It looks to me like you have a mismatch in the version of hadoop you are
using with Nutch. Nutch trunk is on 0.19. You might want to try
building from SVN and then retrying.
Dennis
Shirley Cohen wrote:
Hi,
I found a workaround to this problem. I was able to run the fetcher with
the nutch*.job command using the latest working nighly build from
12-28-2008.
Shirley
Shirley Cohen wrote:
Hi,
I'm new to nutch and am trying to run it on an existing hadoop 0.19.0
install. I'm using the command "hadoop jar
nutch-2008-12-02_04-01-57.job", as suggested by Dennis Kubes in an
earlier post. I've been able to crawl and generate segments
successfully using the following commands:
hadoop dfs -put dmoz dmoz
bin/hadoop jar nutch-2008-12-02_04-01-57.job
org.apache.nutch.crawl.Injector crawl/crawldb dmoz
bin/hadoop jar nutch-2008-12-02_04-01-57.job
org.apache.nutch.crawl.Generator crawl/crawldb crawl/segments
However, when I try to run the fetcher using the command:
bin/hadoop jar nutch-2008-12-02_04-01-57.job
org.apache.nutch.fetcher.Fetcher crawl/segments/20090104094558
I get the following error:
09/01/04 10:20:31 INFO fetcher.Fetcher: Fetcher: starting
09/01/04 10:20:31 INFO fetcher.Fetcher: Fetcher: segment:
crawl/segments/20090104094558
****calling init JobTracker*****
java.lang.NoSuchMethodError:
org.apache.nutch.fetcher.Fetcher$InputFormat.listPaths(Lorg/apache/hadoop/mapred/JobConf;)[Lorg/apache/hadoop/fs/Path;
at
org.apache.nutch.fetcher.Fetcher$InputFormat.getSplits(Fetcher.java:61)
at
org.apache.hadoop.mapred.JobClient.submitJob(JobClient.java:783)
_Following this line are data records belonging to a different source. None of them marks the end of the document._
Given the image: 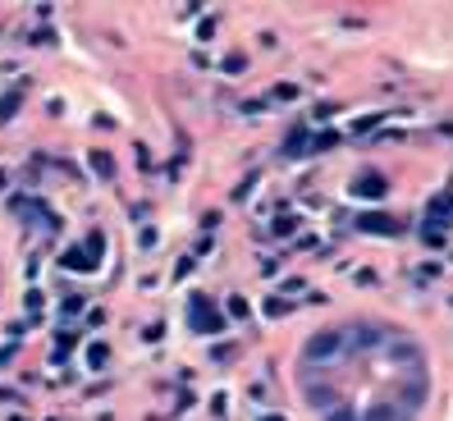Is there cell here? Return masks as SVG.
Here are the masks:
<instances>
[{
  "label": "cell",
  "instance_id": "1",
  "mask_svg": "<svg viewBox=\"0 0 453 421\" xmlns=\"http://www.w3.org/2000/svg\"><path fill=\"white\" fill-rule=\"evenodd\" d=\"M384 192V179L380 174H366V179H358V197H380Z\"/></svg>",
  "mask_w": 453,
  "mask_h": 421
}]
</instances>
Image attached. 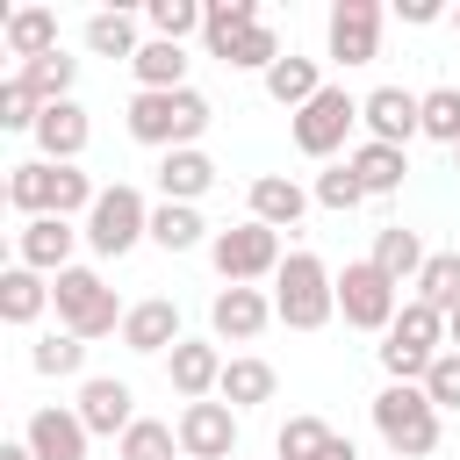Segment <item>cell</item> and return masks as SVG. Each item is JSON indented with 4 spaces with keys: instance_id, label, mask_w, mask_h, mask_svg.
<instances>
[{
    "instance_id": "obj_4",
    "label": "cell",
    "mask_w": 460,
    "mask_h": 460,
    "mask_svg": "<svg viewBox=\"0 0 460 460\" xmlns=\"http://www.w3.org/2000/svg\"><path fill=\"white\" fill-rule=\"evenodd\" d=\"M50 302H58V323H65L72 338H108V331H122V316H129L93 266H65V273L50 280Z\"/></svg>"
},
{
    "instance_id": "obj_31",
    "label": "cell",
    "mask_w": 460,
    "mask_h": 460,
    "mask_svg": "<svg viewBox=\"0 0 460 460\" xmlns=\"http://www.w3.org/2000/svg\"><path fill=\"white\" fill-rule=\"evenodd\" d=\"M201 230H208V223H201L187 201H158V208H151V244H158V252H194Z\"/></svg>"
},
{
    "instance_id": "obj_37",
    "label": "cell",
    "mask_w": 460,
    "mask_h": 460,
    "mask_svg": "<svg viewBox=\"0 0 460 460\" xmlns=\"http://www.w3.org/2000/svg\"><path fill=\"white\" fill-rule=\"evenodd\" d=\"M29 367H36V374H79V367H86V338H72V331H50V338H36Z\"/></svg>"
},
{
    "instance_id": "obj_19",
    "label": "cell",
    "mask_w": 460,
    "mask_h": 460,
    "mask_svg": "<svg viewBox=\"0 0 460 460\" xmlns=\"http://www.w3.org/2000/svg\"><path fill=\"white\" fill-rule=\"evenodd\" d=\"M86 137H93V122H86L79 101H50L43 122H36V151H43L50 165H72V158L86 151Z\"/></svg>"
},
{
    "instance_id": "obj_7",
    "label": "cell",
    "mask_w": 460,
    "mask_h": 460,
    "mask_svg": "<svg viewBox=\"0 0 460 460\" xmlns=\"http://www.w3.org/2000/svg\"><path fill=\"white\" fill-rule=\"evenodd\" d=\"M208 259H216V273H223L230 288H252V280L280 273V230H266V223H237V230H216Z\"/></svg>"
},
{
    "instance_id": "obj_12",
    "label": "cell",
    "mask_w": 460,
    "mask_h": 460,
    "mask_svg": "<svg viewBox=\"0 0 460 460\" xmlns=\"http://www.w3.org/2000/svg\"><path fill=\"white\" fill-rule=\"evenodd\" d=\"M180 453L187 460H230L237 453V410L230 402H187L180 410Z\"/></svg>"
},
{
    "instance_id": "obj_24",
    "label": "cell",
    "mask_w": 460,
    "mask_h": 460,
    "mask_svg": "<svg viewBox=\"0 0 460 460\" xmlns=\"http://www.w3.org/2000/svg\"><path fill=\"white\" fill-rule=\"evenodd\" d=\"M0 36H7V50H14L22 65H36V58L58 50V14H50V7H14V14L0 22Z\"/></svg>"
},
{
    "instance_id": "obj_34",
    "label": "cell",
    "mask_w": 460,
    "mask_h": 460,
    "mask_svg": "<svg viewBox=\"0 0 460 460\" xmlns=\"http://www.w3.org/2000/svg\"><path fill=\"white\" fill-rule=\"evenodd\" d=\"M86 50H93V58H137L144 43H137V22H129L122 7H101V14L86 22Z\"/></svg>"
},
{
    "instance_id": "obj_43",
    "label": "cell",
    "mask_w": 460,
    "mask_h": 460,
    "mask_svg": "<svg viewBox=\"0 0 460 460\" xmlns=\"http://www.w3.org/2000/svg\"><path fill=\"white\" fill-rule=\"evenodd\" d=\"M395 14H402V22H417V29H424V22H438V14H446V7H438V0H395Z\"/></svg>"
},
{
    "instance_id": "obj_1",
    "label": "cell",
    "mask_w": 460,
    "mask_h": 460,
    "mask_svg": "<svg viewBox=\"0 0 460 460\" xmlns=\"http://www.w3.org/2000/svg\"><path fill=\"white\" fill-rule=\"evenodd\" d=\"M216 122V108L194 93V86H172V93H129V137L151 144V151H194V137Z\"/></svg>"
},
{
    "instance_id": "obj_14",
    "label": "cell",
    "mask_w": 460,
    "mask_h": 460,
    "mask_svg": "<svg viewBox=\"0 0 460 460\" xmlns=\"http://www.w3.org/2000/svg\"><path fill=\"white\" fill-rule=\"evenodd\" d=\"M223 367H230V359H223L208 338H180V345L165 352V381H172L187 402H208V395L223 388Z\"/></svg>"
},
{
    "instance_id": "obj_9",
    "label": "cell",
    "mask_w": 460,
    "mask_h": 460,
    "mask_svg": "<svg viewBox=\"0 0 460 460\" xmlns=\"http://www.w3.org/2000/svg\"><path fill=\"white\" fill-rule=\"evenodd\" d=\"M352 122H359V101H352L345 86H323L309 108H295V151H309V158H331V151L352 137Z\"/></svg>"
},
{
    "instance_id": "obj_23",
    "label": "cell",
    "mask_w": 460,
    "mask_h": 460,
    "mask_svg": "<svg viewBox=\"0 0 460 460\" xmlns=\"http://www.w3.org/2000/svg\"><path fill=\"white\" fill-rule=\"evenodd\" d=\"M7 208H22L29 223L58 208V165L50 158H29V165H7Z\"/></svg>"
},
{
    "instance_id": "obj_42",
    "label": "cell",
    "mask_w": 460,
    "mask_h": 460,
    "mask_svg": "<svg viewBox=\"0 0 460 460\" xmlns=\"http://www.w3.org/2000/svg\"><path fill=\"white\" fill-rule=\"evenodd\" d=\"M417 388L431 395V410H460V352H438V359H431V374H424Z\"/></svg>"
},
{
    "instance_id": "obj_3",
    "label": "cell",
    "mask_w": 460,
    "mask_h": 460,
    "mask_svg": "<svg viewBox=\"0 0 460 460\" xmlns=\"http://www.w3.org/2000/svg\"><path fill=\"white\" fill-rule=\"evenodd\" d=\"M374 431H381V446H388L395 460L438 453V410H431V395H424L417 381H388V388L374 395Z\"/></svg>"
},
{
    "instance_id": "obj_13",
    "label": "cell",
    "mask_w": 460,
    "mask_h": 460,
    "mask_svg": "<svg viewBox=\"0 0 460 460\" xmlns=\"http://www.w3.org/2000/svg\"><path fill=\"white\" fill-rule=\"evenodd\" d=\"M86 230H72L65 216H36V223H22V237H14V266H29V273H65L72 266V244H79Z\"/></svg>"
},
{
    "instance_id": "obj_21",
    "label": "cell",
    "mask_w": 460,
    "mask_h": 460,
    "mask_svg": "<svg viewBox=\"0 0 460 460\" xmlns=\"http://www.w3.org/2000/svg\"><path fill=\"white\" fill-rule=\"evenodd\" d=\"M208 187H216V158H208V151H165V158H158V194H165V201H187V208H194Z\"/></svg>"
},
{
    "instance_id": "obj_47",
    "label": "cell",
    "mask_w": 460,
    "mask_h": 460,
    "mask_svg": "<svg viewBox=\"0 0 460 460\" xmlns=\"http://www.w3.org/2000/svg\"><path fill=\"white\" fill-rule=\"evenodd\" d=\"M453 29H460V7H453Z\"/></svg>"
},
{
    "instance_id": "obj_10",
    "label": "cell",
    "mask_w": 460,
    "mask_h": 460,
    "mask_svg": "<svg viewBox=\"0 0 460 460\" xmlns=\"http://www.w3.org/2000/svg\"><path fill=\"white\" fill-rule=\"evenodd\" d=\"M323 43H331L338 65H374L381 58V0H338Z\"/></svg>"
},
{
    "instance_id": "obj_6",
    "label": "cell",
    "mask_w": 460,
    "mask_h": 460,
    "mask_svg": "<svg viewBox=\"0 0 460 460\" xmlns=\"http://www.w3.org/2000/svg\"><path fill=\"white\" fill-rule=\"evenodd\" d=\"M137 237H151V208H144V194L137 187H101V201L86 208V244L101 252V259H122V252H137Z\"/></svg>"
},
{
    "instance_id": "obj_44",
    "label": "cell",
    "mask_w": 460,
    "mask_h": 460,
    "mask_svg": "<svg viewBox=\"0 0 460 460\" xmlns=\"http://www.w3.org/2000/svg\"><path fill=\"white\" fill-rule=\"evenodd\" d=\"M323 460H359V446H352V438H345V431H338V438H331V453H323Z\"/></svg>"
},
{
    "instance_id": "obj_28",
    "label": "cell",
    "mask_w": 460,
    "mask_h": 460,
    "mask_svg": "<svg viewBox=\"0 0 460 460\" xmlns=\"http://www.w3.org/2000/svg\"><path fill=\"white\" fill-rule=\"evenodd\" d=\"M266 93L295 115V108H309L316 93H323V72H316V58H280L273 72H266Z\"/></svg>"
},
{
    "instance_id": "obj_5",
    "label": "cell",
    "mask_w": 460,
    "mask_h": 460,
    "mask_svg": "<svg viewBox=\"0 0 460 460\" xmlns=\"http://www.w3.org/2000/svg\"><path fill=\"white\" fill-rule=\"evenodd\" d=\"M438 345H446V309H431V302H402V316L388 323V345H381L388 381H424L431 359H438Z\"/></svg>"
},
{
    "instance_id": "obj_20",
    "label": "cell",
    "mask_w": 460,
    "mask_h": 460,
    "mask_svg": "<svg viewBox=\"0 0 460 460\" xmlns=\"http://www.w3.org/2000/svg\"><path fill=\"white\" fill-rule=\"evenodd\" d=\"M122 345H129V352H172V345H180V302H165V295L129 302V316H122Z\"/></svg>"
},
{
    "instance_id": "obj_11",
    "label": "cell",
    "mask_w": 460,
    "mask_h": 460,
    "mask_svg": "<svg viewBox=\"0 0 460 460\" xmlns=\"http://www.w3.org/2000/svg\"><path fill=\"white\" fill-rule=\"evenodd\" d=\"M359 122H367V137L374 144H410V137H424V93H402V86H374L367 101H359Z\"/></svg>"
},
{
    "instance_id": "obj_8",
    "label": "cell",
    "mask_w": 460,
    "mask_h": 460,
    "mask_svg": "<svg viewBox=\"0 0 460 460\" xmlns=\"http://www.w3.org/2000/svg\"><path fill=\"white\" fill-rule=\"evenodd\" d=\"M338 316H345L352 331H388V323L402 316V302H395V280H388L374 259H352V266L338 273Z\"/></svg>"
},
{
    "instance_id": "obj_33",
    "label": "cell",
    "mask_w": 460,
    "mask_h": 460,
    "mask_svg": "<svg viewBox=\"0 0 460 460\" xmlns=\"http://www.w3.org/2000/svg\"><path fill=\"white\" fill-rule=\"evenodd\" d=\"M115 460H187L180 453V424H158V417H137L122 431V453Z\"/></svg>"
},
{
    "instance_id": "obj_15",
    "label": "cell",
    "mask_w": 460,
    "mask_h": 460,
    "mask_svg": "<svg viewBox=\"0 0 460 460\" xmlns=\"http://www.w3.org/2000/svg\"><path fill=\"white\" fill-rule=\"evenodd\" d=\"M72 410H79V424H86V431H108V438L137 424V395H129V381H115V374L79 381V402H72Z\"/></svg>"
},
{
    "instance_id": "obj_18",
    "label": "cell",
    "mask_w": 460,
    "mask_h": 460,
    "mask_svg": "<svg viewBox=\"0 0 460 460\" xmlns=\"http://www.w3.org/2000/svg\"><path fill=\"white\" fill-rule=\"evenodd\" d=\"M208 58H223L230 72H273L280 65V36H273V22H244L230 36H208Z\"/></svg>"
},
{
    "instance_id": "obj_25",
    "label": "cell",
    "mask_w": 460,
    "mask_h": 460,
    "mask_svg": "<svg viewBox=\"0 0 460 460\" xmlns=\"http://www.w3.org/2000/svg\"><path fill=\"white\" fill-rule=\"evenodd\" d=\"M129 72H137V93H172V86H187V50L165 43V36H151L129 58Z\"/></svg>"
},
{
    "instance_id": "obj_30",
    "label": "cell",
    "mask_w": 460,
    "mask_h": 460,
    "mask_svg": "<svg viewBox=\"0 0 460 460\" xmlns=\"http://www.w3.org/2000/svg\"><path fill=\"white\" fill-rule=\"evenodd\" d=\"M14 79L50 108V101H72V79H79V58H65V50H50V58H36V65H14Z\"/></svg>"
},
{
    "instance_id": "obj_2",
    "label": "cell",
    "mask_w": 460,
    "mask_h": 460,
    "mask_svg": "<svg viewBox=\"0 0 460 460\" xmlns=\"http://www.w3.org/2000/svg\"><path fill=\"white\" fill-rule=\"evenodd\" d=\"M273 316L288 331H323L338 316V273L316 252H288L280 273H273Z\"/></svg>"
},
{
    "instance_id": "obj_41",
    "label": "cell",
    "mask_w": 460,
    "mask_h": 460,
    "mask_svg": "<svg viewBox=\"0 0 460 460\" xmlns=\"http://www.w3.org/2000/svg\"><path fill=\"white\" fill-rule=\"evenodd\" d=\"M36 122H43V101H36L22 79H7V86H0V129H29V137H36Z\"/></svg>"
},
{
    "instance_id": "obj_35",
    "label": "cell",
    "mask_w": 460,
    "mask_h": 460,
    "mask_svg": "<svg viewBox=\"0 0 460 460\" xmlns=\"http://www.w3.org/2000/svg\"><path fill=\"white\" fill-rule=\"evenodd\" d=\"M417 302H431V309H460V252H431L424 259V273H417Z\"/></svg>"
},
{
    "instance_id": "obj_32",
    "label": "cell",
    "mask_w": 460,
    "mask_h": 460,
    "mask_svg": "<svg viewBox=\"0 0 460 460\" xmlns=\"http://www.w3.org/2000/svg\"><path fill=\"white\" fill-rule=\"evenodd\" d=\"M230 410H252V402H273V367L266 359H230L223 367V388H216Z\"/></svg>"
},
{
    "instance_id": "obj_40",
    "label": "cell",
    "mask_w": 460,
    "mask_h": 460,
    "mask_svg": "<svg viewBox=\"0 0 460 460\" xmlns=\"http://www.w3.org/2000/svg\"><path fill=\"white\" fill-rule=\"evenodd\" d=\"M316 201H323L331 216H352V208L367 201V187L352 180V165H331V172H316Z\"/></svg>"
},
{
    "instance_id": "obj_45",
    "label": "cell",
    "mask_w": 460,
    "mask_h": 460,
    "mask_svg": "<svg viewBox=\"0 0 460 460\" xmlns=\"http://www.w3.org/2000/svg\"><path fill=\"white\" fill-rule=\"evenodd\" d=\"M0 460H36V453H29V438H14V446H0Z\"/></svg>"
},
{
    "instance_id": "obj_38",
    "label": "cell",
    "mask_w": 460,
    "mask_h": 460,
    "mask_svg": "<svg viewBox=\"0 0 460 460\" xmlns=\"http://www.w3.org/2000/svg\"><path fill=\"white\" fill-rule=\"evenodd\" d=\"M424 137L460 151V86H431L424 93Z\"/></svg>"
},
{
    "instance_id": "obj_39",
    "label": "cell",
    "mask_w": 460,
    "mask_h": 460,
    "mask_svg": "<svg viewBox=\"0 0 460 460\" xmlns=\"http://www.w3.org/2000/svg\"><path fill=\"white\" fill-rule=\"evenodd\" d=\"M144 14H151V29H158L165 43H180V36H194V29H201V0H151Z\"/></svg>"
},
{
    "instance_id": "obj_29",
    "label": "cell",
    "mask_w": 460,
    "mask_h": 460,
    "mask_svg": "<svg viewBox=\"0 0 460 460\" xmlns=\"http://www.w3.org/2000/svg\"><path fill=\"white\" fill-rule=\"evenodd\" d=\"M43 302H50V280H43V273H29V266H7V273H0V316H7V323H36Z\"/></svg>"
},
{
    "instance_id": "obj_16",
    "label": "cell",
    "mask_w": 460,
    "mask_h": 460,
    "mask_svg": "<svg viewBox=\"0 0 460 460\" xmlns=\"http://www.w3.org/2000/svg\"><path fill=\"white\" fill-rule=\"evenodd\" d=\"M22 438H29V453H36V460H86V438H93V431L79 424V410L50 402V410H36V417H29V431H22Z\"/></svg>"
},
{
    "instance_id": "obj_46",
    "label": "cell",
    "mask_w": 460,
    "mask_h": 460,
    "mask_svg": "<svg viewBox=\"0 0 460 460\" xmlns=\"http://www.w3.org/2000/svg\"><path fill=\"white\" fill-rule=\"evenodd\" d=\"M446 338H453V352H460V309H453V316H446Z\"/></svg>"
},
{
    "instance_id": "obj_27",
    "label": "cell",
    "mask_w": 460,
    "mask_h": 460,
    "mask_svg": "<svg viewBox=\"0 0 460 460\" xmlns=\"http://www.w3.org/2000/svg\"><path fill=\"white\" fill-rule=\"evenodd\" d=\"M424 259H431V252H424V237H417V230H402V223H388V230L374 237V266H381L395 288H402V280H417V273H424Z\"/></svg>"
},
{
    "instance_id": "obj_26",
    "label": "cell",
    "mask_w": 460,
    "mask_h": 460,
    "mask_svg": "<svg viewBox=\"0 0 460 460\" xmlns=\"http://www.w3.org/2000/svg\"><path fill=\"white\" fill-rule=\"evenodd\" d=\"M345 165H352V180H359L367 194H395V187H402V172H410V158H402L395 144H374V137H367Z\"/></svg>"
},
{
    "instance_id": "obj_17",
    "label": "cell",
    "mask_w": 460,
    "mask_h": 460,
    "mask_svg": "<svg viewBox=\"0 0 460 460\" xmlns=\"http://www.w3.org/2000/svg\"><path fill=\"white\" fill-rule=\"evenodd\" d=\"M208 323H216V338H230V345H252V338L273 323V302H266L259 288H223V295L208 302Z\"/></svg>"
},
{
    "instance_id": "obj_22",
    "label": "cell",
    "mask_w": 460,
    "mask_h": 460,
    "mask_svg": "<svg viewBox=\"0 0 460 460\" xmlns=\"http://www.w3.org/2000/svg\"><path fill=\"white\" fill-rule=\"evenodd\" d=\"M302 208H309V194H302L288 172H259V180H252V223H266V230H295Z\"/></svg>"
},
{
    "instance_id": "obj_36",
    "label": "cell",
    "mask_w": 460,
    "mask_h": 460,
    "mask_svg": "<svg viewBox=\"0 0 460 460\" xmlns=\"http://www.w3.org/2000/svg\"><path fill=\"white\" fill-rule=\"evenodd\" d=\"M331 438H338V431H331L323 417H288V424H280V438H273V453H280V460H323V453H331Z\"/></svg>"
}]
</instances>
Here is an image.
at org.apache.hadoop.mapred.JobClient.runJob(JobClient.java:1128)
at org.apache.nutch.fetcher.Fetcher.fetch(Fetcher.java:530)
at org.apache.nutch.fetcher.Fetcher.run(Fetcher.java:565)
at org.apache.hadoop.util.ToolRunner.run(ToolRunner.java:65)
at org.apache.nutch.fetcher.Fetcher.main(Fetcher.java:537)
at sun.reflect.NativeMethodAccessorImpl.invoke0(Native Method)
at sun.reflect.NativeMethodAccessorImpl.invoke(Unknown Source)
at sun.reflect.DelegatingMethodAccessorImpl.invoke(Unknown Source)
at java.lang.reflect.Method.invoke(Unknown Source)
at org.apache.hadoop.util.RunJar.main(RunJar.java:165)
at org.apache.hadoop.mapred.JobShell.run(JobShell.java:54)
at org.apache.hadoop.util.ToolRunner.run(ToolRunner.java:65)
at org.apache.hadoop.util.ToolRunner.run(ToolRunner.java:79)
at org.apache.hadoop.mapred.JobShell.main(JobShell.java:68)
Note: The subdirectory "20090104094558" was created by the generator.
I'm running the 0.9 release of nutch downloaded from:
http://mirrors.24-7-solutions.net/pub/apache/lucene/nutch/
Does anyone know what is going on?
Thanks in advance,
Shirley